*Vorliegender Reisebericht*
Wandern im Dahner Felsenwand

Pfingsten im Pfälzerwald, drei lange Tage. Ingrid hatte es kurzfristig geschafft, uns einen Platz auf einem Campingplatz zu reservieren. Das erste Mal auf einem Campingplatz - kann das gut gehen? Hier der Blick auf Tag 1, den Samstag.

Zwei Nächte unterwegs, Pfingsten macht es möglich.  Wir fahren ins Dahner Felsenland. Schon die zweite Anfrage war erfolgreich. Der Platzwart war ganz entspannt: Ja, kommt nur vorbei, wir finden einen Platz für Euch. Als gelernte Frühaufsteher sind wir um 9 Uhr abfahrbereit. Eigentlich wollen wir unser Gepäck nehmen und zum Parkplatz gehen, aber es ist, alleine wegen der vielen Lebensmittel, die wir wegen der notwendigen Autarkie mitnehmen müssen, sehr viel Gepäck geworden, es wäre unschön, das alles so weit zu tragen. Also biete ich mich an, das Auto zur Wohnung zu holen. Gesagt, getan, ich finde sogar einen freien Platz vor dem Haus, wir laden ein, ich renne nochmal aufs Klo - der viele Kaffee fordert seinen Tribut, und schon können wir losfahren. 

Erste Station, wie meistens, ist der Wiesbadener Wohnmobilstellplatz am Kallebad. Den steuern wir an, um den Wassertank aufzufüllen. Wir wissen nicht mit Sicherheit, ob es auf dem Campingplatz möglich sein wird, zu ver- und entsorgen, also gehen wir auf Nummer Sicher, auch wenn es eine Viertelstunde kostet. Niemand ist vor uns, es geht schnell, der Tank ist auch noch laut Anzeige zu 66 Prozent gefüllt. Jetzt geht’s wirklich los, hoch auf die Autobahn, über die Schiersteiner Brücke, den Mainzer Ring entlang und auf die A 60 nach Süden. Geplant ist, über Kaiserslautern zu fahren, aber das Navi meldet einen Stau und empfiehlt die Strecke über die A63 und A 65. Also Richtung Ludwigshafen und am Kreuz Mutterstadt ab in die Pfalz.

*Zu erledigende Aufgaben*
1 - Beantworte anhand des Reiseberichts diese Fragen:
(a) Um wie viel Uhr sind die Reisenden abfahrbereit?
(b) Zu wie viel Prozent ist der Wassertank laut Anzeige noch gefüllt?
(c) Über welche Autobahnen empfiehlt das Navi die Strecke?
2 - Gib den Abschnitt des Reiseberichts von „Zwei Nächte unterwegs, Pfingsten“ bis „können wir losfahren.“ wortgetreu wieder.
Die Auflistung stammt aus einer anderen Quelle als der Reisebericht.

*Datensatzzeilen*

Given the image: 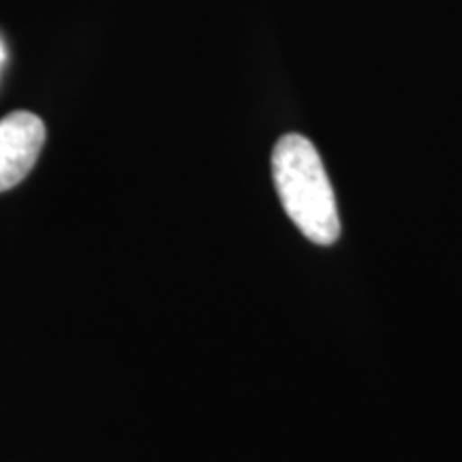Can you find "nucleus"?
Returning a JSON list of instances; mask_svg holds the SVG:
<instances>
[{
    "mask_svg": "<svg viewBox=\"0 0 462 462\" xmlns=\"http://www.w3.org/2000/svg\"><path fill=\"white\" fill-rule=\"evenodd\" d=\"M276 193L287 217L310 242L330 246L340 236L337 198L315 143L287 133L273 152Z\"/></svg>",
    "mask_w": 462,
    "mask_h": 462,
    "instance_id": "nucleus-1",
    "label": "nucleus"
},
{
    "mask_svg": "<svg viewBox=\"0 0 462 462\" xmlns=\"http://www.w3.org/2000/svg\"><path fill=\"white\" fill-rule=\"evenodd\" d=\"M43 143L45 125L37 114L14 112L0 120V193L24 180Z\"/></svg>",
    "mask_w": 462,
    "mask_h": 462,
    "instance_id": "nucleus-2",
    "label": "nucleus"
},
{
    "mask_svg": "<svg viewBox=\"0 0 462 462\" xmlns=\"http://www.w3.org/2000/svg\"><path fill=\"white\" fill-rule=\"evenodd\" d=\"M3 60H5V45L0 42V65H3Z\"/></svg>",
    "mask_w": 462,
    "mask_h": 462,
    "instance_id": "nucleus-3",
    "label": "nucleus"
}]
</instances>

*Antworten*
1 -
(a) Um 9 Uhr.
(b) Zu 66 Prozent.
(c) Über die A63 und die A 65.

2 -
Zwei Nächte unterwegs, Pfingsten macht es möglich.  Wir fahren ins Dahner Felsenland. Schon die zweite Anfrage war erfolgreich. Der Platzwart war ganz entspannt: Ja, kommt nur vorbei, wir finden einen Platz für Euch. Als gelernte Frühaufsteher sind wir um 9 Uhr abfahrbereit. Eigentlich wollen wir unser Gepäck nehmen und zum Parkplatz gehen, aber es ist, alleine wegen der vielen Lebensmittel, die wir wegen der notwendigen Autarkie mitnehmen müssen, sehr viel Gepäck geworden, es wäre unschön, das alles so weit zu tragen. Also biete ich mich an, das Auto zur Wohnung zu holen. Gesagt, getan, ich finde sogar einen freien Platz vor dem Haus, wir laden ein, ich renne nochmal aufs Klo - der viele Kaffee fordert seinen Tribut, und schon können wir losfahren.